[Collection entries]
·····

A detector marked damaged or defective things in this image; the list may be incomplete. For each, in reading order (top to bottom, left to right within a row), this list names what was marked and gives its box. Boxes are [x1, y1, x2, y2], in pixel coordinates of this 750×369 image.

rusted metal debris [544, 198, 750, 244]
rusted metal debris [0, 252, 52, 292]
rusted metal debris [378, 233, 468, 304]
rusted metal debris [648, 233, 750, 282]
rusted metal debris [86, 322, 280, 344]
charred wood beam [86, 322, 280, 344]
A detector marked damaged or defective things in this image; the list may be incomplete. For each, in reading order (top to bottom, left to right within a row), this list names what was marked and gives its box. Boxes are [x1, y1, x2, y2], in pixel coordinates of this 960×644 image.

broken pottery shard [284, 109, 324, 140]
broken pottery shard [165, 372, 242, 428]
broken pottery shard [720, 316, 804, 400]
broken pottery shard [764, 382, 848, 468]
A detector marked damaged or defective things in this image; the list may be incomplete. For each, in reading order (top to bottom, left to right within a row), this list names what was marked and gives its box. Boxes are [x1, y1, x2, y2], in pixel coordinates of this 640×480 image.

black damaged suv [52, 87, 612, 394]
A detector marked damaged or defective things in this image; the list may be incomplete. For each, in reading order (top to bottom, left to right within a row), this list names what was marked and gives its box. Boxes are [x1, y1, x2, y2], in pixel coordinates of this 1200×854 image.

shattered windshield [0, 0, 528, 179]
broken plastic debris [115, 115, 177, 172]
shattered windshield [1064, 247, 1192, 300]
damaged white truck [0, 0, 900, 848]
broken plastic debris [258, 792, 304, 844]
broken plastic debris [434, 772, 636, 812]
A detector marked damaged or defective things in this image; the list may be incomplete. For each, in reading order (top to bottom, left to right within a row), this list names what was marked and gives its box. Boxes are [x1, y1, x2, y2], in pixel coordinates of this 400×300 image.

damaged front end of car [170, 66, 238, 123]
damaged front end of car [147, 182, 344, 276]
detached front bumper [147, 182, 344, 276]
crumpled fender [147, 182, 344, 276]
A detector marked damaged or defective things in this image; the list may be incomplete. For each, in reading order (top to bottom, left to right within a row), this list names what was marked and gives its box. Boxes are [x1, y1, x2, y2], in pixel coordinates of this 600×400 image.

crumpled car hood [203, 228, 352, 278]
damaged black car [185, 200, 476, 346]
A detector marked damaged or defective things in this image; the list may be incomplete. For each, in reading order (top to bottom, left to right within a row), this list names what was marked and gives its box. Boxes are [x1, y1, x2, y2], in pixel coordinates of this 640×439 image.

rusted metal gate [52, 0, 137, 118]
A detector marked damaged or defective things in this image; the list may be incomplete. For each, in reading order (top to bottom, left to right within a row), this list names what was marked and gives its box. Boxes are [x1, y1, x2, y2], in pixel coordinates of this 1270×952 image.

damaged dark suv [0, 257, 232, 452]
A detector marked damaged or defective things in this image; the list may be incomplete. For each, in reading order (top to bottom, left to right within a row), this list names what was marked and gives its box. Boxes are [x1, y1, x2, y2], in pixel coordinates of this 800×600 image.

·····

| EXERCISE |
I would like the records restated exactly, with every line intact.

| ANSWER FOR THE TASK |
A detector marked damaged or defective things in this image; the list may be incomplete. For each, in reading order (top to bottom, left to right within a row), this list names what was marked and gives its box. Boxes are [x1, y1, x2, y2], in pixel coordinates of this 750×369 image.

rusted metal debris [544, 198, 750, 244]
rusted metal debris [0, 252, 52, 292]
rusted metal debris [378, 233, 468, 304]
rusted metal debris [648, 233, 750, 282]
rusted metal debris [86, 322, 280, 344]
charred wood beam [86, 322, 280, 344]
A detector marked damaged or defective things in this image; the list may be incomplete. For each, in reading order (top to bottom, left to right within a row), this list names what was marked and gives its box. Boxes are [x1, y1, x2, y2], in pixel coordinates of this 960×644 image.

broken pottery shard [284, 109, 324, 140]
broken pottery shard [165, 372, 242, 428]
broken pottery shard [720, 316, 804, 400]
broken pottery shard [764, 382, 848, 468]
A detector marked damaged or defective things in this image; the list may be incomplete. For each, in reading order (top to bottom, left to right within a row), this list names what was marked and gives its box. Boxes are [x1, y1, x2, y2], in pixel coordinates of this 640×480 image.

black damaged suv [52, 87, 612, 394]
A detector marked damaged or defective things in this image; the list may be incomplete. For each, in reading order (top to bottom, left to right within a row), this list names what was marked and gives its box. Boxes are [x1, y1, x2, y2], in pixel coordinates of this 1200×854 image.

shattered windshield [0, 0, 528, 179]
broken plastic debris [115, 115, 177, 172]
shattered windshield [1064, 247, 1192, 300]
damaged white truck [0, 0, 900, 848]
broken plastic debris [258, 792, 304, 844]
broken plastic debris [434, 772, 636, 812]
A detector marked damaged or defective things in this image; the list may be incomplete. For each, in reading order (top to bottom, left to right within a row), this list names what was marked and gives its box. Boxes are [x1, y1, x2, y2], in pixel coordinates of this 400×300 image.

damaged front end of car [170, 66, 238, 123]
damaged front end of car [147, 182, 344, 276]
detached front bumper [147, 182, 344, 276]
crumpled fender [147, 182, 344, 276]
A detector marked damaged or defective things in this image; the list may be incomplete. For each, in reading order (top to bottom, left to right within a row), this list names what was marked and gives its box. Boxes are [x1, y1, x2, y2], in pixel coordinates of this 600×400 image.

crumpled car hood [203, 228, 352, 278]
damaged black car [185, 200, 476, 346]
A detector marked damaged or defective things in this image; the list may be incomplete. For each, in reading order (top to bottom, left to right within a row), this list names what was marked and gives its box. Boxes are [x1, y1, x2, y2], in pixel coordinates of this 640×439 image.

rusted metal gate [52, 0, 137, 118]
A detector marked damaged or defective things in this image; the list may be incomplete. For each, in reading order (top to bottom, left to right within a row), this list names what was marked and gives its box. Boxes are [x1, y1, x2, y2], in pixel coordinates of this 1270×952 image.

damaged dark suv [0, 257, 232, 452]
A detector marked damaged or defective things in this image; the list may be incomplete. For each, in reading order (top to bottom, left to right within a row), this list names what was marked and gives its box. Boxes are [x1, y1, x2, y2], in pixel coordinates of this 800×600 image.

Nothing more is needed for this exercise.